Problem to solve — Copy out the stretch of the listing from the line containing "Looking at the photograph, would" through the end of the listing, leaving out the pictures.
>> Begin
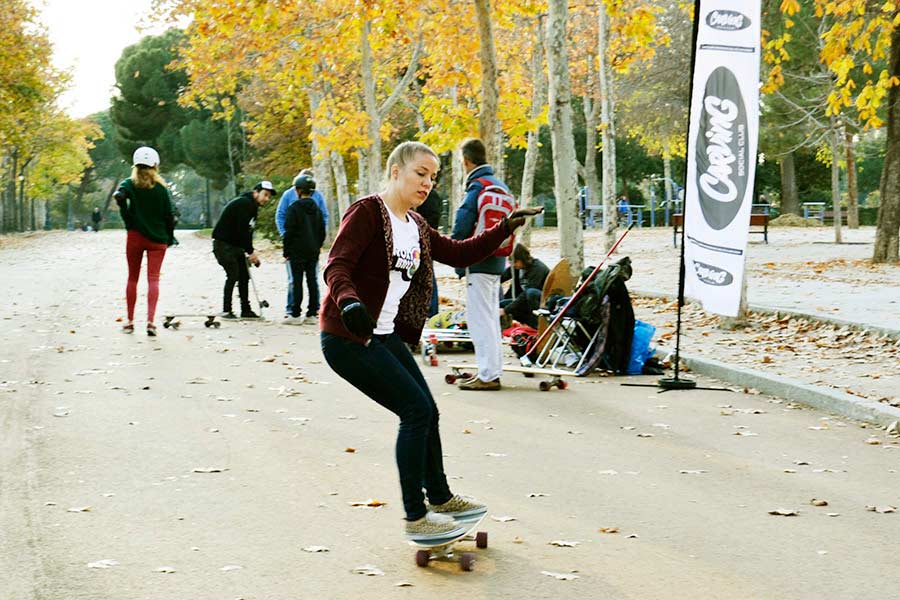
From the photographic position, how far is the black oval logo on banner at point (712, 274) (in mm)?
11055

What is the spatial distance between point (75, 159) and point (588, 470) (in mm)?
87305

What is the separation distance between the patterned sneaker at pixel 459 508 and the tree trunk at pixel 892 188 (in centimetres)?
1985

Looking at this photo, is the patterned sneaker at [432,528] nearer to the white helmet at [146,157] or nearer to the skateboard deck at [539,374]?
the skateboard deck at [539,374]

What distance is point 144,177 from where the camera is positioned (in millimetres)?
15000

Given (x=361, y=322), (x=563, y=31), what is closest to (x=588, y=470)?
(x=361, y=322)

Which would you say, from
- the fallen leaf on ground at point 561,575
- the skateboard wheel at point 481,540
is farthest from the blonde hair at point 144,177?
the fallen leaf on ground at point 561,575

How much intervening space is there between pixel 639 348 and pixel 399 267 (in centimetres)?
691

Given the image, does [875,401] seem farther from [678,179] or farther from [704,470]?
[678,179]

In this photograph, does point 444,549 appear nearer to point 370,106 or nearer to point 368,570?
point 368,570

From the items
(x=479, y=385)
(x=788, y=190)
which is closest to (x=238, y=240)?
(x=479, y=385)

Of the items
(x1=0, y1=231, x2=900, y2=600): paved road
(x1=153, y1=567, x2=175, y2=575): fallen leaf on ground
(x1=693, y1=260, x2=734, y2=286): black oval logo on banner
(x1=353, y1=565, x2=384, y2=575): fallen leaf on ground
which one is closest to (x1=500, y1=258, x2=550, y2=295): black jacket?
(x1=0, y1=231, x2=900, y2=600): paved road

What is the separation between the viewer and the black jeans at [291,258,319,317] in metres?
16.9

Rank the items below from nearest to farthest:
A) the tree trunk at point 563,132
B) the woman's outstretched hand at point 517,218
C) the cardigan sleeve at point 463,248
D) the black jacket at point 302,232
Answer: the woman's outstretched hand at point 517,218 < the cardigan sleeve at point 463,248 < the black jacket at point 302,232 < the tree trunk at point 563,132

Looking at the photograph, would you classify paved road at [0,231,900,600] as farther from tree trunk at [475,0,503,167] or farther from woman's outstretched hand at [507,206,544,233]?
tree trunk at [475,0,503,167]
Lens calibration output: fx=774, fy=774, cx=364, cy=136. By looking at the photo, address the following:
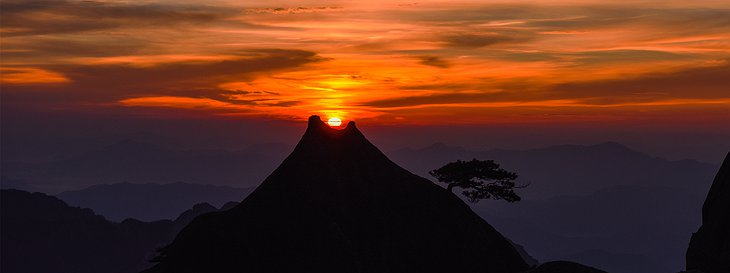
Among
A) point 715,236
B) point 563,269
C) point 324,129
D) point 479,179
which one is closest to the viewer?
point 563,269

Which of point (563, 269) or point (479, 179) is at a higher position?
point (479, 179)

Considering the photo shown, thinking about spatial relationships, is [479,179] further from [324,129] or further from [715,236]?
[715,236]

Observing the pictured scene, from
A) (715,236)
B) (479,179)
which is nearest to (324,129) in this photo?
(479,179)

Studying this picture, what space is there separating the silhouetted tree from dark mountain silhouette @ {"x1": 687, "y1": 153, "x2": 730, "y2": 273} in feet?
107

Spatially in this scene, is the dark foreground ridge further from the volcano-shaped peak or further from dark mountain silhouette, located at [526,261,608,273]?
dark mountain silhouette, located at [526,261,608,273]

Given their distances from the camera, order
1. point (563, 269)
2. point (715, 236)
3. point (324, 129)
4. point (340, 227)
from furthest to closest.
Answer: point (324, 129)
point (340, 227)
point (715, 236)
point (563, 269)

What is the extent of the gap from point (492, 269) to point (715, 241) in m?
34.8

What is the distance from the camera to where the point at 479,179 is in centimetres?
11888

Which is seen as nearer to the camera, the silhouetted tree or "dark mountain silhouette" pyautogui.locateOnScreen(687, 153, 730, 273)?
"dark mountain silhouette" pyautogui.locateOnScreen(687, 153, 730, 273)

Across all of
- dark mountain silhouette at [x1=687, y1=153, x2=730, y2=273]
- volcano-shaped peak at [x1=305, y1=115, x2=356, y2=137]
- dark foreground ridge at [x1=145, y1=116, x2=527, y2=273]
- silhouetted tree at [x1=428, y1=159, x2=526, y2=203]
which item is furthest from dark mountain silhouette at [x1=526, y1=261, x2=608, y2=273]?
>> End
Output for this task —
Looking at the photograph, would you classify paved road at [0,231,900,600] as farther from tree trunk at [475,0,503,167] or farther from woman's outstretched hand at [507,206,544,233]?
tree trunk at [475,0,503,167]
Lens calibration output: fx=774, fy=774, cx=364, cy=136. By looking at the photo, address the following:
Among
A) point 715,236
B) point 563,269
C) point 324,129
D) point 479,179
which one is closest to the viewer?
point 563,269

Which of point (563, 269) or point (479, 179) is at a higher position?
point (479, 179)

Considering the photo shown, thinking about spatial relationships, is [479,179] further from [324,129] or further from [715,236]?
[715,236]

Observing the pictured scene, from
A) (715,236)
B) (479,179)
which is nearest to (324,129) in this photo?
(479,179)

Studying this picture, what space is there separating the silhouetted tree from dark mountain silhouette @ {"x1": 687, "y1": 153, "x2": 730, "y2": 273} in feet?
107

Spatially in this scene, is the dark foreground ridge further from the volcano-shaped peak or further from dark mountain silhouette, located at [526,261,608,273]?
dark mountain silhouette, located at [526,261,608,273]

Given their distances from the camera, order
1. point (563, 269)
2. point (715, 236)
3. point (324, 129)
4. point (340, 227)
from furthest to closest.
Answer: point (324, 129)
point (340, 227)
point (715, 236)
point (563, 269)

What is the extent of the gap from point (492, 269) to point (715, 241) in m?
34.8

What is the distance from the camera to where the point at 479,179 is in centimetres?
11888

Which is seen as nearer to the camera, the silhouetted tree or "dark mountain silhouette" pyautogui.locateOnScreen(687, 153, 730, 273)?
"dark mountain silhouette" pyautogui.locateOnScreen(687, 153, 730, 273)

Across all of
- dark mountain silhouette at [x1=687, y1=153, x2=730, y2=273]
- volcano-shaped peak at [x1=305, y1=115, x2=356, y2=137]
- dark foreground ridge at [x1=145, y1=116, x2=527, y2=273]
- silhouetted tree at [x1=428, y1=159, x2=526, y2=203]
which item is furthest from dark mountain silhouette at [x1=526, y1=261, x2=608, y2=273]?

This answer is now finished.